**Stored data**

▶

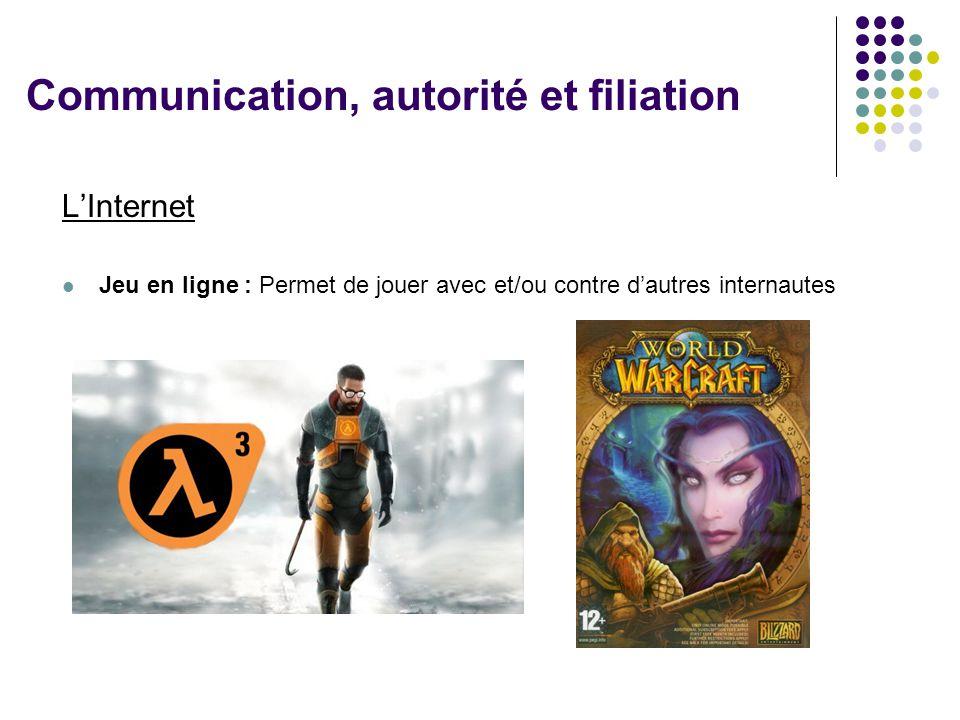 LInternet Jeu en ligne : Permet de jouer avec et/ou contre dautres internautes Communication, autorité et filiation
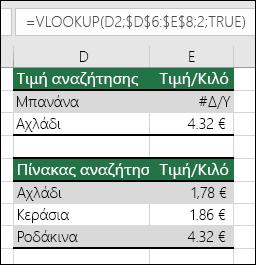 Παράδειγμα χρήσης του τύπου VLOOKUP με το όρισμα περιοχή_αναζήτησης TRUE, το οποίο μπορεί να οδηγήσει σε εσφαλμένα αποτελέσματα.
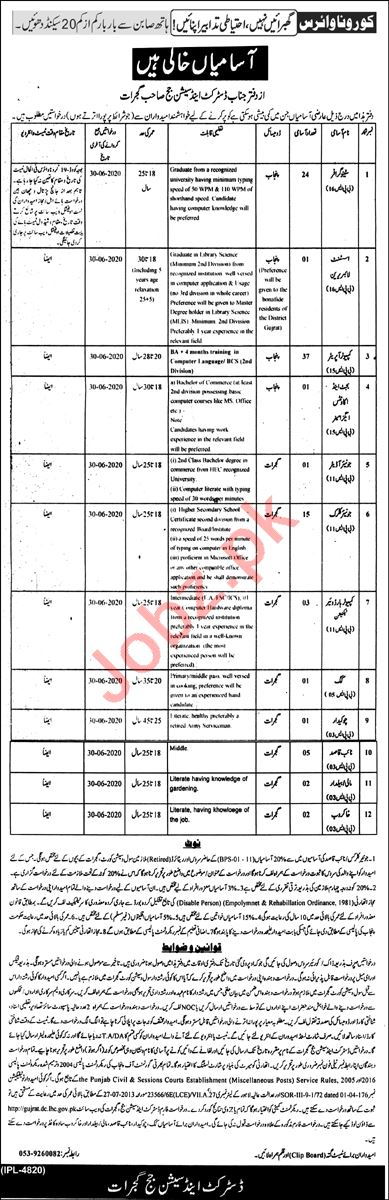 District & Session Court Gujrat Jobs 2020 for Stenographer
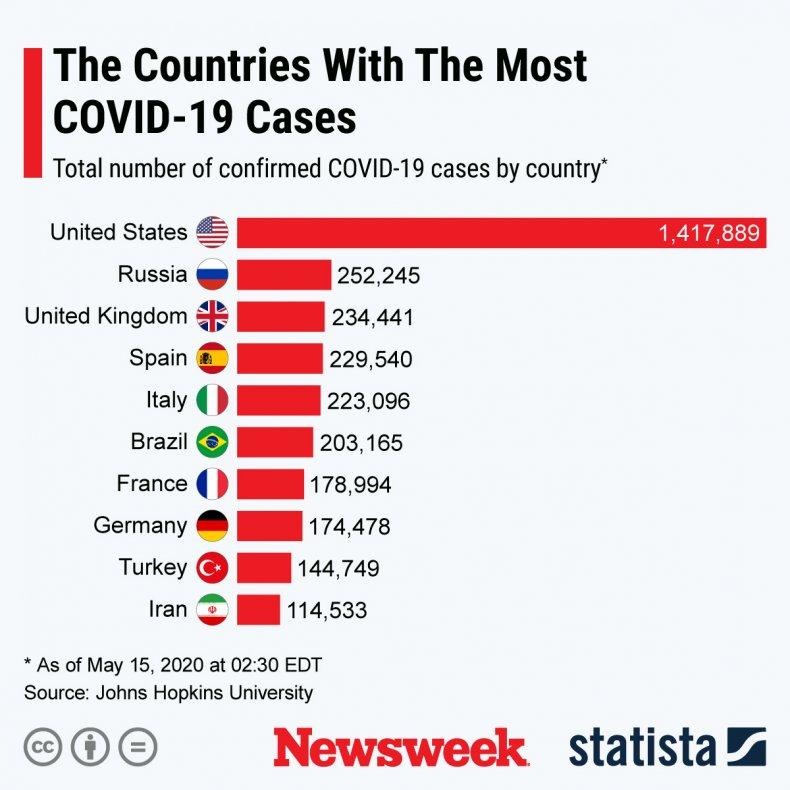 covid countries 10 may 15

◀

**What the task asks**
Reproduce word for word only the lines between the line containing "District & Session" and the end of the listing above, both included, and drop any pictures.

**Expected answer**
 District & Session Court Gujrat Jobs 2020 for Stenographer
 covid countries 10 may 15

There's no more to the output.